Π THIRTY-ONE Π

4.7K 309 10
                                    

"Pemikiran kayak gitu gue nggak setuju banget. Siapa sih yang bilang?"

***

Suara decitan pintu terdengar, Niken segera mengalihkan pandangannya. Wanita itu langsung berdiri, menghampiri Ralika dengan sorot khawatir, lalu memeluk erat keponakannya itu yang hanya diam menerima.

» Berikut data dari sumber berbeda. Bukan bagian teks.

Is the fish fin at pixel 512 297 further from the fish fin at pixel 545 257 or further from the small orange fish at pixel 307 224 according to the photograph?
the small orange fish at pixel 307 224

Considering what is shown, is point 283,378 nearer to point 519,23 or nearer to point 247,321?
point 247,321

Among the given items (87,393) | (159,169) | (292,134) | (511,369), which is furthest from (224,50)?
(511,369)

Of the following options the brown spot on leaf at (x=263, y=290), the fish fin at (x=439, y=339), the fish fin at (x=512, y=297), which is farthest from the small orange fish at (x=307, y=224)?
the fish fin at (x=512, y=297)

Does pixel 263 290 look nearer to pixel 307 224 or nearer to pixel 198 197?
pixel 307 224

"Kamu buat Tante khawatir," ucap Niken disela-sela pelukan, "jangan lakuin hal yang bahaya kayak gitu lagi Ika."

Elusan lembut itu membuat senyum kecil di bibir Ralika. Sebenarnya ia juga tak bisa mengelak kalau pecahan kaca tadi membuatnya sakit kepala, walaupun sebisa mungkin ia melawan rasa takut di hatinya.

Ralika berusaha untuk kuat dari dulu, tapi betul kata orang. Hal yang paling ingin dilupakan justru malah akan selalu terekam di memory. Selalu saja seperti ini, dari kecil pun ia tak bisa melawan pria itu, mungkin tubuhnya bisa tapi hatinya, tak akan pernah sanggup.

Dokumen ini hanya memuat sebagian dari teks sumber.